1. Open Systems A system is a set of interacting elements and relationships forming a complex whole. Living systems, whether cells, ecosystems, gardens, families, or cities, are open systems that adapt and evolve through a continuous exchange of information and energy with their changing environment.
    2. Wholeness, Integrity While open and connected to larger systems, each system is a discrete entity that maintains its own integrity and coherence. It is a whole, which is greater than the sum of its parts. Each part of a system also has its own integrity, which reflects the whole, and is essential to the functioning of the system.
    3. Synergy, Purpose, Emergence, Diversity, Creativity, Evolution – The parts of a living system must all be present and well connected for it to carry out its purpose and to function optimally. This interplay is synergistic, building on the diverse strengths of the parts, and generating emergent properties and new possibilities not predictable from the separate parts. Without serious hindrances to the flows between the parts, this complexity can generate endless creativity.
    4. Nested Systems, Permeable Boundaries A whole system contains systems within it (e.g. the body contains immune systems and bacterial systems) and is nested within larger systems (e.g. we breathe in and eat from our surrounding ecosystems  for our daily sustenance.) These interwoven systems require permeable, flexible, but still coherent boundaries to work well.

    5. Interdependence and Reciprocity – Living systems (and their component parts) are continuously & intimately influencing each other. These interactions may either maintain balance & stability or create disturbance, change and evolution, as All systems are ultimately connected, & at one level, are a whole system.
    6. Self-Organizing, Self-Balancing – Each system has its own inherent tendency to maintain or restore balance, integrity, coherence and purpose in the face of changing conditions. Systems achieve this strength, integrity and self-sufficiency through the interactions, feedback and adjustments that continually circulate among the system’s parts and between the system and its environment.
    7. Negative or Stabilizing Feedback Loops are patterns of information and energy flow that help a system keep to its goals by maintaining equilibrium and optimum functioning. They are Self-Correcting and Balancing, by nature and design.  Note: “Negative Feedback “ in systems talk does not mean harmful, critical or “bad”
    8. Self- Creating, Evolving – Healthy living systems can adapt to persistent change and stress by developing higher levels of complexity and integration.
    9. Positive or Reinforcing Feedback Loops accelerate the change process by compounding it in one direction with even more change in that direction (“snowball effect”). They are Amplifying and Self-Reinforcing; the more they work, the more they continue to induce change.They can be engines of healthy growth, if enough balancing loops are in place, or they can create a “vicious cycle”, “overshoot”, and collapse, if the rate and scale of change is extreme and/or there too few balancing factors.  Healthy systems have stabilizing & amplifying loops that help the system grow in balanced ways.

◆ THINGS TO DO ◆
(A) In the list of systems principles, what does the term "Negative Feedback" not mean in systems talk?
(B) List every example of a living system named in the first principle of the list of systems principles.

Saved entries:
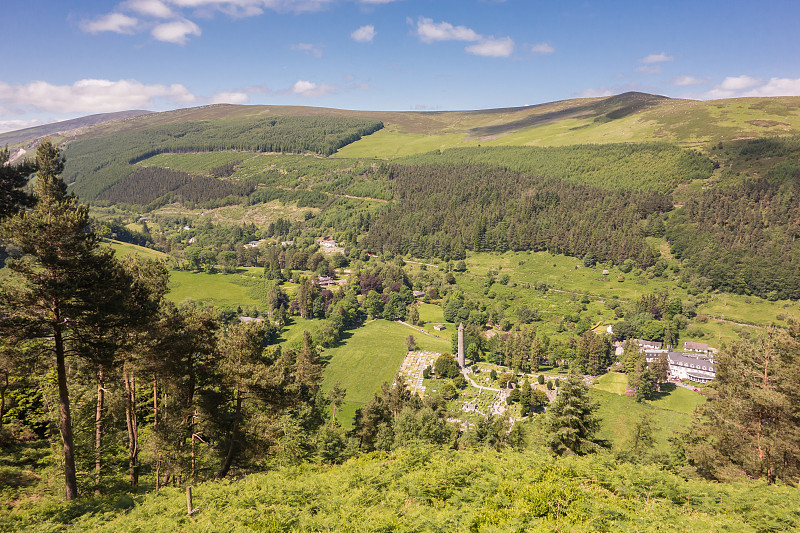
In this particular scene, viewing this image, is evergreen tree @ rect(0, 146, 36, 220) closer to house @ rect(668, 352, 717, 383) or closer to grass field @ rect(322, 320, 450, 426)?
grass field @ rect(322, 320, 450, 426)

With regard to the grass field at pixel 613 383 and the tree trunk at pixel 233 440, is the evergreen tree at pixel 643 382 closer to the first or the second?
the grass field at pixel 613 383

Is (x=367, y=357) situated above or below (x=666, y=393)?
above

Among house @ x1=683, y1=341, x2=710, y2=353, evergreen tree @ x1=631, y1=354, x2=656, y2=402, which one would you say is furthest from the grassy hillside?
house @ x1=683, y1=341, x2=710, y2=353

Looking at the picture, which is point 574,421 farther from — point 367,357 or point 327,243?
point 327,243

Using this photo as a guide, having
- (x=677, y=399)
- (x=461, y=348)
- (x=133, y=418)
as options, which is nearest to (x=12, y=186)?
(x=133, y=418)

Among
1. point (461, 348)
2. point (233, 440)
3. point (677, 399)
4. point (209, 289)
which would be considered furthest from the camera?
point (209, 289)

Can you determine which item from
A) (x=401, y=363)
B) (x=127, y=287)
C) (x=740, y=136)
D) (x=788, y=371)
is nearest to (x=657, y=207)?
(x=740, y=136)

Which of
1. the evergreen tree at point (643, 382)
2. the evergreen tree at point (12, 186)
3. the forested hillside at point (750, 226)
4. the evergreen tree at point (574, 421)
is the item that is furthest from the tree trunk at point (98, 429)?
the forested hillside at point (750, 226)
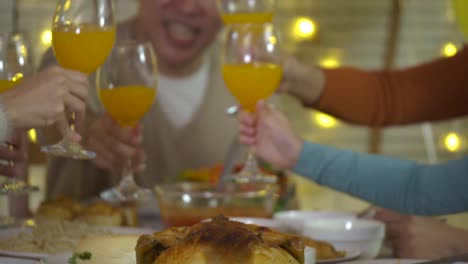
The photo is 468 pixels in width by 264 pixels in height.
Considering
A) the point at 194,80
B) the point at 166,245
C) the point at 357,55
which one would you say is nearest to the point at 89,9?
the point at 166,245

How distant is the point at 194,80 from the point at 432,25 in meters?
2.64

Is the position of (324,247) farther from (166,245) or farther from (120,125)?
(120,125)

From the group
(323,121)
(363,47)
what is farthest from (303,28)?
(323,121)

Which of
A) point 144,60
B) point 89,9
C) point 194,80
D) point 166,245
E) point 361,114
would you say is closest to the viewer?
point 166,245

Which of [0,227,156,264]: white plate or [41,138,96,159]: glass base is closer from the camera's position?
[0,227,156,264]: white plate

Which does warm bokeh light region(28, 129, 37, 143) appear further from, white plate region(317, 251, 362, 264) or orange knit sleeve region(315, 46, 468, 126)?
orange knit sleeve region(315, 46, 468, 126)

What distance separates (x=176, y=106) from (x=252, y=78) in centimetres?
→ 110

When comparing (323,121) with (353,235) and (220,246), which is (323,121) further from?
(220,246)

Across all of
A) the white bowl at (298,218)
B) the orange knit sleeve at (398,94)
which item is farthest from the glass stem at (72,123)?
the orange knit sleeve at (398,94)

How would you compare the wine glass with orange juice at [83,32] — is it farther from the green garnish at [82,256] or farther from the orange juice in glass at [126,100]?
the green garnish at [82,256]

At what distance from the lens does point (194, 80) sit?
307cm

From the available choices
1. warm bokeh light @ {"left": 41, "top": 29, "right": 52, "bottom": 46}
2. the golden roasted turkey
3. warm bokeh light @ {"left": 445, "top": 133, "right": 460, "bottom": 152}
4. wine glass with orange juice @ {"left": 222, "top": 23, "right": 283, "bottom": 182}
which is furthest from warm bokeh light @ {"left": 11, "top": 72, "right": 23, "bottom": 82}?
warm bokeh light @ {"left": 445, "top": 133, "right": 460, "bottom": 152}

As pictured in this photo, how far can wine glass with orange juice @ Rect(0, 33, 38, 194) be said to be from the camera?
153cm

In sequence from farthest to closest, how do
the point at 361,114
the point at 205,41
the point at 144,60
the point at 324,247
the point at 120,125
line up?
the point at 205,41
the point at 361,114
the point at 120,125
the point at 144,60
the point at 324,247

...

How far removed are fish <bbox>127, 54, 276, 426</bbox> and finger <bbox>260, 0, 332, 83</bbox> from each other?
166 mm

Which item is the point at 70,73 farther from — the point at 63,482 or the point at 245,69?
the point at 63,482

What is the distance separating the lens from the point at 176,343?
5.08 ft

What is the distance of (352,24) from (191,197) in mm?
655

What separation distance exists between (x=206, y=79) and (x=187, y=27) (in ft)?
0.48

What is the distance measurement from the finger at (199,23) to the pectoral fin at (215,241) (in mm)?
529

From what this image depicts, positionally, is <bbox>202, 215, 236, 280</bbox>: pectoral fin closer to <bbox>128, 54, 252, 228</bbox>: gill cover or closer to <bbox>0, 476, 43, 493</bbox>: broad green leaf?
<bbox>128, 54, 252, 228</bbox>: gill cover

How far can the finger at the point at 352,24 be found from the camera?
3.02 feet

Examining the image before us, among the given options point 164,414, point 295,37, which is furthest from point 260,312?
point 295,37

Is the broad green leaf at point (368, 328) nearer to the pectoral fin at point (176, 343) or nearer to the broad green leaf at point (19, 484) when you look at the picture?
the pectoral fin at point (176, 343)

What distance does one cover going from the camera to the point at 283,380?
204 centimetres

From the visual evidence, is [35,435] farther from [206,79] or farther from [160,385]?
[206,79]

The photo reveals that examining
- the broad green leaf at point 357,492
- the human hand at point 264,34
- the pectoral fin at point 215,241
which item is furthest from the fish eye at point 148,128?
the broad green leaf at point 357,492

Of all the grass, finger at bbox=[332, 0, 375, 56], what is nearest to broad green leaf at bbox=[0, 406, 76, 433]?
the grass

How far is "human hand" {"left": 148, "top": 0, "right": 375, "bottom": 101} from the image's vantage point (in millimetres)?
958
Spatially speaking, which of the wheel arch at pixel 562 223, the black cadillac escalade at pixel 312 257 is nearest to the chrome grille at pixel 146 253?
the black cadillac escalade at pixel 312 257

---

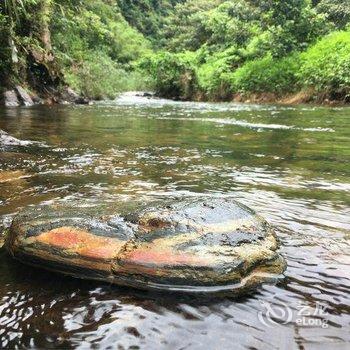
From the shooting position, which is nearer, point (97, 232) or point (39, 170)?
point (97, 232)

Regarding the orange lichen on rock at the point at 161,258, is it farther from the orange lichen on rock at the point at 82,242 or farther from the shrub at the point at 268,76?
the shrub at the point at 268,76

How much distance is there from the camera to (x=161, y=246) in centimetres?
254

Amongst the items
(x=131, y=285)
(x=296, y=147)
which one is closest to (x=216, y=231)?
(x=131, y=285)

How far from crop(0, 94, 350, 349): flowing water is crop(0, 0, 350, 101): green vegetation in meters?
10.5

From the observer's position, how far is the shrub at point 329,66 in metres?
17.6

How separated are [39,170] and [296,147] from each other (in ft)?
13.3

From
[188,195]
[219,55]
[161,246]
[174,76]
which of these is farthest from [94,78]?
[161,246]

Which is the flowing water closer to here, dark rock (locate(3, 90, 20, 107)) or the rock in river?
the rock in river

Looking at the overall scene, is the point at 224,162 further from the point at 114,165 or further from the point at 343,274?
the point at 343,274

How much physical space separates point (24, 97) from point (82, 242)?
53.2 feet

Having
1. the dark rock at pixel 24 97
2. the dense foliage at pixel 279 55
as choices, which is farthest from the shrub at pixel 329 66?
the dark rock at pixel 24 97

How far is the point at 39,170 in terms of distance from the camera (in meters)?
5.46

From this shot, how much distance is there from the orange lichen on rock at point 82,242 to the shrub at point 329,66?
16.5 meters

◆ RESPONSES TO THE TASKS ◆
(A) It does not mean harmful, critical, or "bad."

(B) Cells, ecosystems, gardens, families, cities